Today I did another trip with three free divers, and brought along my rods and reels to get in some fishing time while they hunted their target species, white seabass.  We even picked up a scoop of live squid on the way out.  I thought about the writing of this article as the day went on, and came to realize that I had been wrong in the past about how divers effect a bite for rod and reel anglers.  Last year I enjoyed good fishing while the divers were in the water and I was fishing from the very boat they jumped off of.  I even caught seabass last year, and a free diver from the boat I was on was not more than 30 yards from me.  I did not hook a seabass today, but had very good calico bass fishing.

It’s actually a team effort, as after the divers clear the area behind the boat,  I chum a bit with cut squid.  On their way back to the boat I always get wide eyed looks from behind masks regarding how much life there is in my chum line.  Sometimes they are dragging back a huge white seabass or calico, and sometimes not.  One thing remains constant.  Neither me fishing or them diving affects the other.  Even as a diver approaches the boat and hands me his gear, I’m still getting bites the whole time.  Often to the point of being too much to handle both things at once.

Free divers in the water have no affect on how the fish bite for rod and reel anglers. Here’s proof. 3 divers in the water and nearby, the bass bit good anyway.

Free divers are super stealthy by nature.  Not only in the water, but on shore as well.  I will not post any photos of these guys, or give out their names.  They love to hunt, not be famous.  Their preparations for each dive would be too exhausting for me.  They have camouflage wetsuits that match kelp stringers and different spear guns for different types of fish hunted.  Knives, stringers, float lines and gadgets I do not yet understand cover the boat deck between each dive, and their bodies when they enter the water.  These guys have a small fortune invested in their sport, and take it very seriously.

Most impressive is how they operate when hunting.  So quiet and methodical.  Imagine being able to sneak up to a dear in the forest and touch it before It knows you’re even there, that’s how good these guys are.  With no sense of smell (obviously) and limited vision, they often hear some amazing things.  Spawning seabass croak, and that croaking can be followed to a school of seabass in an underwater void in the kelp divers call a “room”.  Often though, it’s too far away and long, sneaky treks through the kelp bring the hunter no closer to his quarry.  Sounds travels very far underwater, deceptively far.

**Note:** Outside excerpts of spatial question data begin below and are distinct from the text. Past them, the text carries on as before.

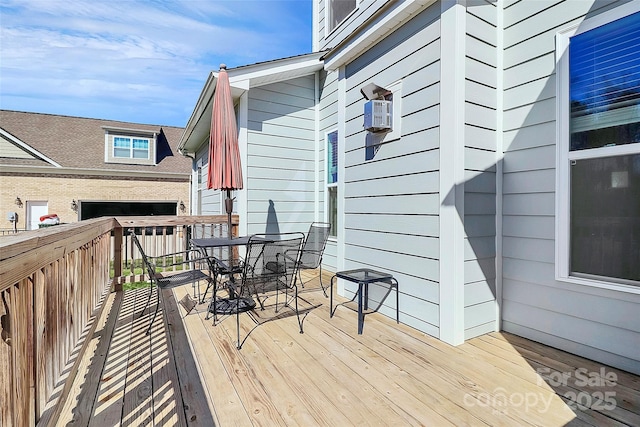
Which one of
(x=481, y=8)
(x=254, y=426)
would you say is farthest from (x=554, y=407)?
(x=481, y=8)

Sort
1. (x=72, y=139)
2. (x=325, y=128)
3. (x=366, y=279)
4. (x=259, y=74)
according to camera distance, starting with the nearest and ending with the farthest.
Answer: (x=366, y=279) < (x=259, y=74) < (x=325, y=128) < (x=72, y=139)

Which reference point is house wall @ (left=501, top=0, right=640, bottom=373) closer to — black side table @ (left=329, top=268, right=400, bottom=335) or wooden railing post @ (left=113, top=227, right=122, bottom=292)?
black side table @ (left=329, top=268, right=400, bottom=335)

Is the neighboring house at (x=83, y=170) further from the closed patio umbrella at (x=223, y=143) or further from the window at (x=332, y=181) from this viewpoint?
the closed patio umbrella at (x=223, y=143)

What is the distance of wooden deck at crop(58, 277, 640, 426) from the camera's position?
1.75 m

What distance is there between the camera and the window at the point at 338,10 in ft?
15.3

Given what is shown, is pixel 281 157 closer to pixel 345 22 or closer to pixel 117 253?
pixel 345 22

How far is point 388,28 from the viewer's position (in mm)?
3186

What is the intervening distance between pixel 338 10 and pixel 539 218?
430 cm

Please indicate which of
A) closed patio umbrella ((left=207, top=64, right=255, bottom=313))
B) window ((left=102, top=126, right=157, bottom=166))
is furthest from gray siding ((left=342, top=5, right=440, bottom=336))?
window ((left=102, top=126, right=157, bottom=166))

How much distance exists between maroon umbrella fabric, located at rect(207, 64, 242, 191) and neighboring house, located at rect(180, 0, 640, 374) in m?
1.46

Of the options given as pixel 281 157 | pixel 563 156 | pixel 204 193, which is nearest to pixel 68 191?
pixel 204 193

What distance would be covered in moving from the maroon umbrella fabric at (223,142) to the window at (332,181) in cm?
215

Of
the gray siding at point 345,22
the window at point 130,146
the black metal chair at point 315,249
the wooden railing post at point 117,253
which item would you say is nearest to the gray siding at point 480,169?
the gray siding at point 345,22

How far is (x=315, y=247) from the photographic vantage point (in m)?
4.71
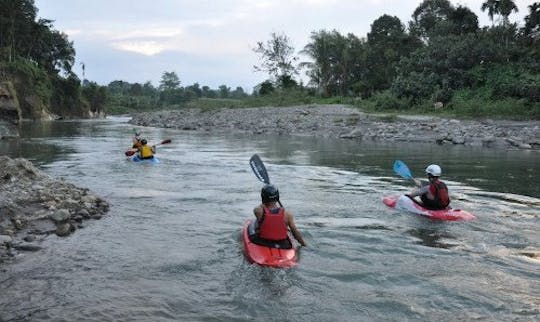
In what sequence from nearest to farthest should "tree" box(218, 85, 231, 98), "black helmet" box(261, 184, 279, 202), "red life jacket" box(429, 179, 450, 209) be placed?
1. "black helmet" box(261, 184, 279, 202)
2. "red life jacket" box(429, 179, 450, 209)
3. "tree" box(218, 85, 231, 98)

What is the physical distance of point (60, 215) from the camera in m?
8.70

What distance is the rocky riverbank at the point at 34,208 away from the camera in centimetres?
770

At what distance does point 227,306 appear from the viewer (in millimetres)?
5523

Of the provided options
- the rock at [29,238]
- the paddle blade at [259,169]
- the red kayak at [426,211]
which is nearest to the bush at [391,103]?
the red kayak at [426,211]

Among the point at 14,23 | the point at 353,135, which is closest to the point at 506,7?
the point at 353,135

Safety is a free divers primary concern.  They must spend equal time above and below the water to avoid “shallow water blackout”.   Multiple divers plan carefully (sometimes without saying anything) to be apart from each other.  They hunt in poor visibility often, and don’t want to shoot another diver by mistake.  Obviously they fly a diving flag, but also avoid busy areas with too much boat traffic.  When I asked one diver about sharks he replied “if you are afraid of being attacked by a shark, pick a different sport”.  Well, you won’t catch me in a wetsuit.

I thought hard all day about this last paragraph and how exactly to word it.  Basically it comes down to this.  If you are fishing an area or spot and  a boat pulls up, anchors and puts up a dive flag, don’t get all frustrated.  I can speak from personal experience that these talented watermen will have no effect on whether or not you get a bite.  If a free diver gets in the water and your bite shuts off, it was probably going to end anyways.  Conversely, when a boat with a dive flag is anchored on a spot you want to fish, give them a wide berth for safety’s sake.  These guys are good, and if they are getting fish you’ll know because they’ll be done fast.  Either find another spot close by and wait until they are leaving, or anchor far enough away (after you have taken the time to locate each diver in the water) as to not be a danger to the guys in the water.  Live boating near a diver in the water is against the law for good reason.  Free divers and rod-n-reel anglers should exist in harmony, as neither bothers the other.  Take a free diver with you and find out what is REALLY happening under your boat, you’ll be just as blown away as I am, each and every time.